Data records:
▼

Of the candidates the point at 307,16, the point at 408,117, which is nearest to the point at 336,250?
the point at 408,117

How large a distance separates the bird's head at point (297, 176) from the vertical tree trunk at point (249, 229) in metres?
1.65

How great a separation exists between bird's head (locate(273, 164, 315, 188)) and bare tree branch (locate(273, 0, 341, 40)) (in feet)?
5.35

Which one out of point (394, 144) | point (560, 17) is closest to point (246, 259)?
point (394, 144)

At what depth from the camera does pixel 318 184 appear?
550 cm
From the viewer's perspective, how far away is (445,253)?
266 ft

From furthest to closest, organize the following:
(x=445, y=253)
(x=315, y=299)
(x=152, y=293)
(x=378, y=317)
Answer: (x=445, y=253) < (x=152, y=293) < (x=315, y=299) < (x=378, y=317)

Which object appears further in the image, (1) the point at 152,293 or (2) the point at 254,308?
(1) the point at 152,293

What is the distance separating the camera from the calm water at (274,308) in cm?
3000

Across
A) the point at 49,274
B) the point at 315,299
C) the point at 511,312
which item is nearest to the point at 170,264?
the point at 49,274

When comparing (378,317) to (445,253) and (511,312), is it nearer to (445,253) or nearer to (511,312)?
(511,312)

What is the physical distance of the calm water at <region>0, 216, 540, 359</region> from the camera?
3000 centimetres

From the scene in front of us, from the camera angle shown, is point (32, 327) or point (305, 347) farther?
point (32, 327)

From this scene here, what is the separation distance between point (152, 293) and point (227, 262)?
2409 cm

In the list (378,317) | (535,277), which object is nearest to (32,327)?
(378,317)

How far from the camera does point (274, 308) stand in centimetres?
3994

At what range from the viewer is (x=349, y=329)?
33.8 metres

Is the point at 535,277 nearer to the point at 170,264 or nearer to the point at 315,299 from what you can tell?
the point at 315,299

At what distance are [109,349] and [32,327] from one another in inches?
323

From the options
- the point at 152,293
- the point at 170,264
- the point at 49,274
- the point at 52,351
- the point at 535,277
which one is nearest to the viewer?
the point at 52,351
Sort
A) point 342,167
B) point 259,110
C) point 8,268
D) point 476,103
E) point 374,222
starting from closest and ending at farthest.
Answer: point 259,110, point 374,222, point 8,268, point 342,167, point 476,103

▲

Exercise: Write out every line of the items exactly, from the very first line down to the line containing "3000 centimetres", including both.

Written response:
Of the candidates the point at 307,16, the point at 408,117, which is nearest to the point at 336,250?
the point at 408,117

How large a distance separates the bird's head at point (297, 176) from the vertical tree trunk at point (249, 229) in metres?
1.65

How great a separation exists between bird's head (locate(273, 164, 315, 188)) and bare tree branch (locate(273, 0, 341, 40)) (in feet)?
5.35

Which one out of point (394, 144) | point (560, 17) is closest to point (246, 259)?
point (394, 144)

At what depth from the camera does pixel 318 184 appear?
550 cm
From the viewer's perspective, how far away is (445,253)?
266 ft

From furthest to closest, organize the following:
(x=445, y=253)
(x=315, y=299)
(x=152, y=293)
(x=378, y=317)
Answer: (x=445, y=253) < (x=152, y=293) < (x=315, y=299) < (x=378, y=317)

Which object appears further in the image, (1) the point at 152,293 or (2) the point at 254,308?
(1) the point at 152,293

What is the distance separating the camera from the calm water at (274,308) in cm?
3000

Across
A) the point at 49,274
B) the point at 315,299
C) the point at 511,312
which item is nearest to the point at 170,264?
the point at 49,274

When comparing (378,317) to (445,253) and (511,312), is it nearer to (445,253) or nearer to (511,312)?
(511,312)

What is the physical distance of the calm water at <region>0, 216, 540, 359</region> from the camera?
3000 centimetres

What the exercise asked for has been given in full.